La Bruyère

[12] La Bruyère (spr. -brǚijǟr'), Jean de, berühmter franz. Charakter- und Sittenschilderer, getauft 17. Aug. 1645 in Paris, gest. 10. Mai 1696 in Versailles, studierte die Rechte, ward aber bald nach seiner Aufnahme in den Advokatenstand seiner Stellung überdrüssig und kaufte sich das Amt eines Schatzmeisters in der Generalität (Steuerbezirk) zu Caen, das ihm erlaubte, unabhängig in Paris zu leben und sich ganz den Wissenschaften zu widmen. 1684 wurde er auf Bossuets Verwendung berufen, den Enkel des großen Condé Geschichte zu lehren, und blieb bis an seinen Tod diesem Hause treu ergeben. Hier, in abhängiger Stellung, in der nur seine Würde und sein Takt ihn vor mancher Demütigung bewahrten, konnte er das Leben und Treiben der Hofkreise aus nächster Nähe beobachten. Er schilderte die verschiedenen Menschentypen in seinem berühmten Buch: »Les Caractères de Théophraste, traduits du grec, avec les caractères ou les mœurs de ce siècle« (1688). Im Laufe d. J. erschienen noch zwei Auflagen, und sechs andre folgten bis zum Tode des Verfassers, jede mit ansehnlicher Vermehrung, so daß die ursprüngliche Zahl von 420 Charakteren schließlich auf 1120 anwuchs.
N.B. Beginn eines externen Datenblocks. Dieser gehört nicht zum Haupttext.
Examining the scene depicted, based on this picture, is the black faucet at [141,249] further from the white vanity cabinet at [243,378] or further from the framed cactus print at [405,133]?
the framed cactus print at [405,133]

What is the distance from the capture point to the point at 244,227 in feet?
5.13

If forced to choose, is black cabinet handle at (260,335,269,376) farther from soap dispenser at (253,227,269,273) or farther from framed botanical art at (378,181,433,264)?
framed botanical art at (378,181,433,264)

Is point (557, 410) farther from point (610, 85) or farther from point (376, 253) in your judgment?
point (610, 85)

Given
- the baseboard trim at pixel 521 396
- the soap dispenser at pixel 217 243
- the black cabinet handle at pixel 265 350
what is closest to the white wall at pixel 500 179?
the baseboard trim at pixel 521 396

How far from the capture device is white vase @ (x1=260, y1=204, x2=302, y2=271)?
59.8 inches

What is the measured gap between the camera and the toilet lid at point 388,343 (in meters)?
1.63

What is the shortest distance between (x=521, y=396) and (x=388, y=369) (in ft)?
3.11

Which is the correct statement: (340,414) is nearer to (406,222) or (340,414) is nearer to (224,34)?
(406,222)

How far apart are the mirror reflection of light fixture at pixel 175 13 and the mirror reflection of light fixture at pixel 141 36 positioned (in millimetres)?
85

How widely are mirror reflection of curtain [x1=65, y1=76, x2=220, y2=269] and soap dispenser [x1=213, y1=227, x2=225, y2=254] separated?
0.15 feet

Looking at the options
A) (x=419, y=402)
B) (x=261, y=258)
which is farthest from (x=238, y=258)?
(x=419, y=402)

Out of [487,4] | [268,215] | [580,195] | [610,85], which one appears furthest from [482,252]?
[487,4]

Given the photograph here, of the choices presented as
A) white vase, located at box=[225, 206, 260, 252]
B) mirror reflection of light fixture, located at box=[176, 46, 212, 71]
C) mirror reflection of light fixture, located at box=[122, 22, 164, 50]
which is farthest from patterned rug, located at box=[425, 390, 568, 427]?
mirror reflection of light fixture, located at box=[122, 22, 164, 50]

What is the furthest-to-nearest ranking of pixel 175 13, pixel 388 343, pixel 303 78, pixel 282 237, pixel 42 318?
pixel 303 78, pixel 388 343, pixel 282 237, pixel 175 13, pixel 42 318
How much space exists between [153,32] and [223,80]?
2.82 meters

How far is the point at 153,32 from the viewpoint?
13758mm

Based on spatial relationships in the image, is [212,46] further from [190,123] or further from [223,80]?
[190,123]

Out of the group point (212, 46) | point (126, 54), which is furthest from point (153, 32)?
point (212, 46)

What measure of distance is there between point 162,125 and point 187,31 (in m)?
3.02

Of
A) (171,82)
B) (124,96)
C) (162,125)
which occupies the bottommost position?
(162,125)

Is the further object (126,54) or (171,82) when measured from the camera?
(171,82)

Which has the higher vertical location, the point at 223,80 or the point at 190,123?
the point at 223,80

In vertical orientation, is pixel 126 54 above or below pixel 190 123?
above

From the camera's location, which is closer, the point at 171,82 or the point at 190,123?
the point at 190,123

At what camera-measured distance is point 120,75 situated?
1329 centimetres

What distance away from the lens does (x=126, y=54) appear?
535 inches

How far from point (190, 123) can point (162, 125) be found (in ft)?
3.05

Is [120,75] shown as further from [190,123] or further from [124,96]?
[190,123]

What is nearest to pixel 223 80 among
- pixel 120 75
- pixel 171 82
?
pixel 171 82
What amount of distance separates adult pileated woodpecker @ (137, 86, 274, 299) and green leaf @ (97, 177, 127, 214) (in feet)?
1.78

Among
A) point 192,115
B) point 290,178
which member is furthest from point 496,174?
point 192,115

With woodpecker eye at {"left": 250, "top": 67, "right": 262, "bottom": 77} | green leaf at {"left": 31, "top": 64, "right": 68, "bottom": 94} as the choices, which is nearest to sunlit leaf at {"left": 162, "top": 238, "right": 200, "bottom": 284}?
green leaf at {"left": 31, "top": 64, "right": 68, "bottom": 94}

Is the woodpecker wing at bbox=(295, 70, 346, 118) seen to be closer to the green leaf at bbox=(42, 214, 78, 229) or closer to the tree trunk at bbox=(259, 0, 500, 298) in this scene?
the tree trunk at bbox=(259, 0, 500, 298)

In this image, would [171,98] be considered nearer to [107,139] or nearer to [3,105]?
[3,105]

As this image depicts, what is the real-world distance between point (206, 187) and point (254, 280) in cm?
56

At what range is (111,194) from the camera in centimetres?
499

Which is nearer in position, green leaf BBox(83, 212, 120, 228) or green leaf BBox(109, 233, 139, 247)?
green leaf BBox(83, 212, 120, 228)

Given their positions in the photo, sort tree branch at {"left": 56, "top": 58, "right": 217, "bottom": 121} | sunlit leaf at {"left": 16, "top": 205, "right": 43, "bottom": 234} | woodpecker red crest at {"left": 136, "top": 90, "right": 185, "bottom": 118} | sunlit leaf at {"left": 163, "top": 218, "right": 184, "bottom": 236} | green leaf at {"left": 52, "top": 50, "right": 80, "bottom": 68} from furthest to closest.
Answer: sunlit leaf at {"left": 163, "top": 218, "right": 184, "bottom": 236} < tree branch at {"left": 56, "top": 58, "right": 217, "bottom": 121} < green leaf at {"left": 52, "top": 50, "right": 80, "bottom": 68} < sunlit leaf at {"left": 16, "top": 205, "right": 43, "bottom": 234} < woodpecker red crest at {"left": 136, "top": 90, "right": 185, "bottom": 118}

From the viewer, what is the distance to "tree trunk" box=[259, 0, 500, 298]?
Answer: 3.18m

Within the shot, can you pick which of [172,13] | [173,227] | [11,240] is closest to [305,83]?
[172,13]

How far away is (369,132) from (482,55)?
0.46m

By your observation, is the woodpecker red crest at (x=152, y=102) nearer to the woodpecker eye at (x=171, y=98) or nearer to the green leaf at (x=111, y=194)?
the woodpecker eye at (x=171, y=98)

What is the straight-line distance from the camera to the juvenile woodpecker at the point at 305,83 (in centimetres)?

Das Buch erlebte unzählige Ausgaben; die besten sind die von Servois in der Sammlung der »Grands écrivains« (Par. 1866–1878, 3 Bde.) und die von Chassang (das. 1876. 2 Bde.). L. hatte sich vielfach zu verteidigen gegen den Vorwurf, er habe Satiren schreiben und boshafte Angriffe gegen einzelne richten wollen, und schon zu seinen Lebzeiten existierten sogen. Schlüssel, welche die vermeintlichen Anspielungen erklären sollten; sie wurden später mit den »Charakteren« zusammen gedruckt, besonders 1697 und 1732 (neu hrsg. von Ed. Fournier: »La comédie de L.«, Par. 1872, 2 Bde.). Die Vorrede zu seiner Antrittsrede an die Akademie (1693) widerlegt diese Unterstellungen und gibt eine genaue Darlegung von dem Plan des Werkes. Das Buch ist beinahe in alle modernen Sprachen (ins Deutsche von Eitner, Hildburgh. 1870, und in »Meyers Volksbüchern«; von Hamel, Stuttg. 1884) übersetzt und verdient diese Ehre durch die Gediegenheit des Inhalts wie durch die selbst einem Voltaire Bewunderung entlockende klassische, zuweilen freilich stark pointierte Form. Vgl. Rahstede, L. und seine Charaktere (Oppeln 1886); Allaire, L. dans la maison de Condé (Par. 1886, 2 Bde.); Pellisson, La Bruyère (das. 1892); Morillot, La Bruyère (das. 1904). Über die »Schlüssel« vgl. Janet in der »Revue des Deux Mondes«, 15. Aug. 1885.

Quelle:
Meyers Großes Konversations-Lexikon, Band 12. Leipzig 1908, S. 12.